Of Two Minds (but one has a higher pay grade)

Of Two Minds (but one has a higher pay grade)

Observing Roman Catholics warming up for the five hundredth anniversary of the Reformation presents its share of amusements. Are we really supposed to act like it was a misunderstanding? That nothing substantial divides believers on opposite sides of the Tiber? Can a Roman Catholic actually celebrate a group that bishops condemned?

So hearing Pope Francis say the following to Lutherans got my attention:

Pope Francis urged Lutherans to set aside doctrinal differences Thursday and work with Catholics to care for the poor, the sick and refugees as he laid out his vision for greater communion before his visit to Sweden later this month. . . .

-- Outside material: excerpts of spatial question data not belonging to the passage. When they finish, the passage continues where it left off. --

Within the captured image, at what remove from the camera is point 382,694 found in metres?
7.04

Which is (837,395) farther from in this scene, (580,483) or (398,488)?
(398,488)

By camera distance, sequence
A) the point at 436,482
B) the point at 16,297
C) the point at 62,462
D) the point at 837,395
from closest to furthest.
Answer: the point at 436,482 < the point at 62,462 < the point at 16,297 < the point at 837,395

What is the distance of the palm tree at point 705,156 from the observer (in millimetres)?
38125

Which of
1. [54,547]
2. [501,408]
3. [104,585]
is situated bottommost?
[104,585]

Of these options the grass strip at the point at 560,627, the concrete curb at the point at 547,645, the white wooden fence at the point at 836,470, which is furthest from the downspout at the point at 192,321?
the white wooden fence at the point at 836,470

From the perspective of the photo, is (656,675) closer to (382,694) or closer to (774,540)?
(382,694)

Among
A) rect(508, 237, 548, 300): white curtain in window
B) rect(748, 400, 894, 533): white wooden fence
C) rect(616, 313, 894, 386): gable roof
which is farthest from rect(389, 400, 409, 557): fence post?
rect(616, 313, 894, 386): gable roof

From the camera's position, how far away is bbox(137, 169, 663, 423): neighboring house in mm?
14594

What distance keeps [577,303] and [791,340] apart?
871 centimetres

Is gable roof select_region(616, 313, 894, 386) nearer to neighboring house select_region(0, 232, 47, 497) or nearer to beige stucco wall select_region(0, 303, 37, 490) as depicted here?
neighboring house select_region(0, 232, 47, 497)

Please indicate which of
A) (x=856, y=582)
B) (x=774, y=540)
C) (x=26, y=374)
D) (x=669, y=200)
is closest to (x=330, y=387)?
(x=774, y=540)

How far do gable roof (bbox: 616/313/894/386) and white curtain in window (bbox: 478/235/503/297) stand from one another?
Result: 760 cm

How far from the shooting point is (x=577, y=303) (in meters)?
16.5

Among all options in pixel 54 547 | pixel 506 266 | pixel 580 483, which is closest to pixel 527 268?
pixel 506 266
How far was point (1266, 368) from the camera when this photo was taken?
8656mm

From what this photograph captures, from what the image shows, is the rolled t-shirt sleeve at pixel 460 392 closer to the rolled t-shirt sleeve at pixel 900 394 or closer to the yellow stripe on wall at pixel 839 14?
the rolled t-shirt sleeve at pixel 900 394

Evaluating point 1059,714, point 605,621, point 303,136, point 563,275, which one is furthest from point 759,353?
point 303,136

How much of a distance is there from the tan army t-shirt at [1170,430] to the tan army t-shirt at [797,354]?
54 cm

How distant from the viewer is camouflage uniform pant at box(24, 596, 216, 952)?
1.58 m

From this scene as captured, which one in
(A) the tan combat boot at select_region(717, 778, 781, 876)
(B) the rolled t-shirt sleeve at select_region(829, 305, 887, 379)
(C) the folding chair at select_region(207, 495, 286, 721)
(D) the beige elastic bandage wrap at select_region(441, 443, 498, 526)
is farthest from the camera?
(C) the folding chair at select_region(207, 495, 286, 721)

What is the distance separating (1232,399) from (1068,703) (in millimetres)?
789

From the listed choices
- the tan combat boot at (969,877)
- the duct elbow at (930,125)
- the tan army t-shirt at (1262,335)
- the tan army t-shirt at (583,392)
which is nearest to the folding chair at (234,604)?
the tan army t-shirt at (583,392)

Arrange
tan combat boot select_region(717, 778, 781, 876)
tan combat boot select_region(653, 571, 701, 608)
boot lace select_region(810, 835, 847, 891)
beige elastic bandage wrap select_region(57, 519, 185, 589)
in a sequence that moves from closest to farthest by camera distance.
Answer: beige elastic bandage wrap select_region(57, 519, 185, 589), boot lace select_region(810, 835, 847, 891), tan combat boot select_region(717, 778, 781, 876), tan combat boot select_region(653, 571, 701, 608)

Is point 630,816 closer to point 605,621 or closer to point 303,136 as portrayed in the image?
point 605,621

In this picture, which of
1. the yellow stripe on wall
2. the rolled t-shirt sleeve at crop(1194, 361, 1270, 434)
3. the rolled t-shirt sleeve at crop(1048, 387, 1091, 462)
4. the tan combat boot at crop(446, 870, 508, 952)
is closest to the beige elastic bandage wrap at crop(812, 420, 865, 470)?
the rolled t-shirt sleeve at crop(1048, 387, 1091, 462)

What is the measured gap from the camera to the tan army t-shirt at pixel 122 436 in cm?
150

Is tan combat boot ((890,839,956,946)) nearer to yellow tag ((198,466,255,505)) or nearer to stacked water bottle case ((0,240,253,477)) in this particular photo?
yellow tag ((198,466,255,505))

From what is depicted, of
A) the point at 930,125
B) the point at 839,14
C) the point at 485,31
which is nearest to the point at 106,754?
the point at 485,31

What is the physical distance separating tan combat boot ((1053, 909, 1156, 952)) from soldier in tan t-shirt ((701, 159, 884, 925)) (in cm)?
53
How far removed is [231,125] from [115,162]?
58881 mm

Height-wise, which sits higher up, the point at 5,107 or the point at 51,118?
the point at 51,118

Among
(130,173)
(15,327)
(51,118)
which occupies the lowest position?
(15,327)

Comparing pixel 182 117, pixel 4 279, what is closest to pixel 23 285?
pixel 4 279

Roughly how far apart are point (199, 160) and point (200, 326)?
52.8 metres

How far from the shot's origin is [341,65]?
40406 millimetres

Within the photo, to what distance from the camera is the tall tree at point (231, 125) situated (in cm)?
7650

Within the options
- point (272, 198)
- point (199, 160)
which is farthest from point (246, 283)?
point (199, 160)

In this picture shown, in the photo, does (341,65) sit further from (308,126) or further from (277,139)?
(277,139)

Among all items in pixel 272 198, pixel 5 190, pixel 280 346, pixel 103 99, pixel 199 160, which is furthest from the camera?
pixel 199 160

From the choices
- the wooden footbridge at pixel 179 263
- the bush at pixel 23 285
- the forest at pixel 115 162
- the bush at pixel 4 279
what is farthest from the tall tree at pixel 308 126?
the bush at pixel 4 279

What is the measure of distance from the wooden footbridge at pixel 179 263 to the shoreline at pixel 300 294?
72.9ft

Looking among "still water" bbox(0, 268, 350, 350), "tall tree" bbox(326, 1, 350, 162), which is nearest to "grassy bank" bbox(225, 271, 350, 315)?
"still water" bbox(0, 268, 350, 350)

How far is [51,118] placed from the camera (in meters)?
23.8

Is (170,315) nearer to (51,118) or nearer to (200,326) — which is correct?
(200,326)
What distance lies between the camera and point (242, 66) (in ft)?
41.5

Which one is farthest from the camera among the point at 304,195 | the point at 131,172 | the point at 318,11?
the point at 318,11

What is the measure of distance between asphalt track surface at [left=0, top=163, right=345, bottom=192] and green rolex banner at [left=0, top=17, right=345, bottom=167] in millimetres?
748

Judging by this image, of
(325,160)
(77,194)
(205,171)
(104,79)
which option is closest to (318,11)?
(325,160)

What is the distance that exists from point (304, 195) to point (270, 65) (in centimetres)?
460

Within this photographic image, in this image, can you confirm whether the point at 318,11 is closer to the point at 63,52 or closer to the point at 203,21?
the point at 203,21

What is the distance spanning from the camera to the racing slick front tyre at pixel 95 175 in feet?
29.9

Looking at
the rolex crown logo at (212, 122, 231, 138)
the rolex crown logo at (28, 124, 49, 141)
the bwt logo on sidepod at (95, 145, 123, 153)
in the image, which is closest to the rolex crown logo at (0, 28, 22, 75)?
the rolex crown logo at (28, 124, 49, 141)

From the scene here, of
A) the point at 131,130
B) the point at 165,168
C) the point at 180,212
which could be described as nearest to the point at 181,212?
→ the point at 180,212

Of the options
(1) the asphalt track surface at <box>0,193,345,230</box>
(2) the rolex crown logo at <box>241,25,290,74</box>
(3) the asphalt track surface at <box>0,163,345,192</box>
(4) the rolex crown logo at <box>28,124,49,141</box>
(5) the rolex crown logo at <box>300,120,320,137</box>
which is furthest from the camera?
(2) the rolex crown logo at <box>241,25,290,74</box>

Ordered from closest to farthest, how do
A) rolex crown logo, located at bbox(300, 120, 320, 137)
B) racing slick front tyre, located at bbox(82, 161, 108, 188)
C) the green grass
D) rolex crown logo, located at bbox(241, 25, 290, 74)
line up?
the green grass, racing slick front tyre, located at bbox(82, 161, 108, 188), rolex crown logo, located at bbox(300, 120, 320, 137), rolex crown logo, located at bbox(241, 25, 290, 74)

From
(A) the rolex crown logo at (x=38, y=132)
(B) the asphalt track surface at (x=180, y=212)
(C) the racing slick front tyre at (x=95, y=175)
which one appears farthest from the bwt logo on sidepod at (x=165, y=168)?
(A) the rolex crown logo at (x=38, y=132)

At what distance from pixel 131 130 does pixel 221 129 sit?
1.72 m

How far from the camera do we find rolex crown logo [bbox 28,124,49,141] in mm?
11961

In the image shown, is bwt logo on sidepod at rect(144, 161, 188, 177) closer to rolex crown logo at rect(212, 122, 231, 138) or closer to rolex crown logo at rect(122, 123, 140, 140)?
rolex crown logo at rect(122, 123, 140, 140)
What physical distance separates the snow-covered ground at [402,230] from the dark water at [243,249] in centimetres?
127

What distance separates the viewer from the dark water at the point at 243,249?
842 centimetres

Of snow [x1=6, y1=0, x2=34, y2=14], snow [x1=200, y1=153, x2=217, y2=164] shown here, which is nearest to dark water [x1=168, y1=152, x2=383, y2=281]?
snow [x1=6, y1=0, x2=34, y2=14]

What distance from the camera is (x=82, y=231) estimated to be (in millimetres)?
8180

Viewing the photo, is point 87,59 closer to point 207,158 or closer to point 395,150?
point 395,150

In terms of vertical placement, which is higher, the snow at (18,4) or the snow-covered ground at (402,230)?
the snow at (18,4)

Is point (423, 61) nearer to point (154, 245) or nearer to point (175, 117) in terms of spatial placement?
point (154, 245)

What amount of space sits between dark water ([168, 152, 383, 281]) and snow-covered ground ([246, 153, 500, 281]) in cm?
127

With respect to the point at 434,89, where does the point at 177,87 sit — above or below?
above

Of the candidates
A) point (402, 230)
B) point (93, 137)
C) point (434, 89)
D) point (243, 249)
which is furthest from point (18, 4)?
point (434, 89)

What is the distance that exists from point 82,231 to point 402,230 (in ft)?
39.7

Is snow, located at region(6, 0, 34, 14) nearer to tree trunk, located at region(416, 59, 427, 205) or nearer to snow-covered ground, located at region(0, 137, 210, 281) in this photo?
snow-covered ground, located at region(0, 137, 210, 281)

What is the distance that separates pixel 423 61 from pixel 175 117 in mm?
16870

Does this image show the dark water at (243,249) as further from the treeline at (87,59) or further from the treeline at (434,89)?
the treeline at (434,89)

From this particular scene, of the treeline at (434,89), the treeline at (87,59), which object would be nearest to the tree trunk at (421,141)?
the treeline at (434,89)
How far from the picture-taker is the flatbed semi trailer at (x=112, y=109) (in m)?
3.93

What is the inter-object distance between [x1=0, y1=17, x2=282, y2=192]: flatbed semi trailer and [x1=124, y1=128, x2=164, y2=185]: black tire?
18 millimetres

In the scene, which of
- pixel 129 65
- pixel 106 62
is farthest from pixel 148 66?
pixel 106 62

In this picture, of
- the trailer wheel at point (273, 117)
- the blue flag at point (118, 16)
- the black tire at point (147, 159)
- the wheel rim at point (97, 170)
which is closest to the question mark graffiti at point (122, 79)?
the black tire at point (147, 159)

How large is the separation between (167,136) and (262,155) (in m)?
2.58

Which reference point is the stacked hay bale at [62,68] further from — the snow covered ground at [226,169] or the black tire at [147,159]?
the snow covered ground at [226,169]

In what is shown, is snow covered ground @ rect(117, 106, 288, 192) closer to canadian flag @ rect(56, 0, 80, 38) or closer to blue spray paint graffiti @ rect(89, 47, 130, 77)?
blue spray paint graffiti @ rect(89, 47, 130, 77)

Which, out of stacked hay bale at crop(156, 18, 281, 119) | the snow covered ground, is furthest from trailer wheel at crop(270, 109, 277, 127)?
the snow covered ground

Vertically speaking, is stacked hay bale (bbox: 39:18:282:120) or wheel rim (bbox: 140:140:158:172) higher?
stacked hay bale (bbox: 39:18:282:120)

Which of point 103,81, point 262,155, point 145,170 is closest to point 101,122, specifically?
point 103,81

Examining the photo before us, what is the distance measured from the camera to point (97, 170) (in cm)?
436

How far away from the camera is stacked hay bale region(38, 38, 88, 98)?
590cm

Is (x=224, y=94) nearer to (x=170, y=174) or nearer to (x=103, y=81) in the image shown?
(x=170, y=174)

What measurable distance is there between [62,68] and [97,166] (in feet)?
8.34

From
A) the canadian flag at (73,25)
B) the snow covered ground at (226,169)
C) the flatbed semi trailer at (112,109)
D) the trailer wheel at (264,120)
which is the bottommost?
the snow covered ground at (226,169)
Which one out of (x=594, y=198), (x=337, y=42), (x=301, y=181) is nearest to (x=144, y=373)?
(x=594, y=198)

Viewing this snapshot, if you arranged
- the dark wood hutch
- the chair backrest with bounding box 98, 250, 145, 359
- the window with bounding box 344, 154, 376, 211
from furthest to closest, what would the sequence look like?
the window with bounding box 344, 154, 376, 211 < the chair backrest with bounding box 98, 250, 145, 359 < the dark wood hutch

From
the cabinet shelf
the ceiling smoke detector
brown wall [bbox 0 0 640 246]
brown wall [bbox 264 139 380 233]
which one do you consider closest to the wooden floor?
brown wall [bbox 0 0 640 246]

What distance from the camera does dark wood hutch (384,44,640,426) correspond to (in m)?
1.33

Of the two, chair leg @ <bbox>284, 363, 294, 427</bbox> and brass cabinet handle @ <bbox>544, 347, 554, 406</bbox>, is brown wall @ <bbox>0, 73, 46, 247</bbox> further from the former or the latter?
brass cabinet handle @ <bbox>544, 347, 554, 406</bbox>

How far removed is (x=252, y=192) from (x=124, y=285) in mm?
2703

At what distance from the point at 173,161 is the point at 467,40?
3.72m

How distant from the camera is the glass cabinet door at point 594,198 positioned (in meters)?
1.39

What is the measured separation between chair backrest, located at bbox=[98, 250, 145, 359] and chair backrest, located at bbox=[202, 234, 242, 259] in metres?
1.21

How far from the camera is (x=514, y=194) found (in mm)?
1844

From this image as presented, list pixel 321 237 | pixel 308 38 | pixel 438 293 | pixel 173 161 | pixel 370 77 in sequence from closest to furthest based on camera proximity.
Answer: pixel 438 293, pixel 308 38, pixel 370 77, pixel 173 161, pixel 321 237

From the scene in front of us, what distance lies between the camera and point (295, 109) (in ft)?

“While the theologians work for dialogue in the doctrinal camp, it’s up to you to search insistently for occasions to meet, know one another better, pray together and offer help for one another and all those in need,” Francis told the delegation. “Putting ourselves at the service of the neediest gives us the experience of already being united: God’s mercy unites us.”

For anyone who remembers (or studies) fundamentalist, the pope’s remarks were the classic example of the doctrinal indifferentism that so worried Protestant conservatives. When fundamentalists heard “doctrine divides, work unites” they reached for their double-edged swords (read Bible).

But Russell Shaw, an amateur historian and long-time commentator on American Roman Catholicism, doesn’t agree apparently with Pope Francis:

At a time when sentimentality sometimes undermines ecumenical thinking, there are those who ask what difference doctrinal differences among Christians make — isn’t God pleased with all of us? The question deserves to be taken seriously, since a certain amount of doctrinal diversity on open questions is not only tolerable but, up to a point, desirable.

Still, beyond that point, wherever anyone situates it, differences do matter. The New Testament itself is full of stern warnings against false teaching and false teachers who, as Paul says in the letter to the Romans — a document he greatly esteemed — “create dissensions and difficulties, in opposition to the doctrine which you have been taught” (Rom 16.17).

Representatives of the Evangelical Lutheran Church and the U.S. Conference of Catholic Bishops last year published a joint statement citing numerous issues where they said “church-dividing” differences no longer exist between ELCA and the Catholic Church. But on other issues — among them ordination, including the ordination of women, the papacy, and moral questions like abortion — they conceded that disagreements continue to separate Lutherans and Catholics.

I am left wondering why it takes Mr. Shaw to say what is obvious rather than Pope Francis.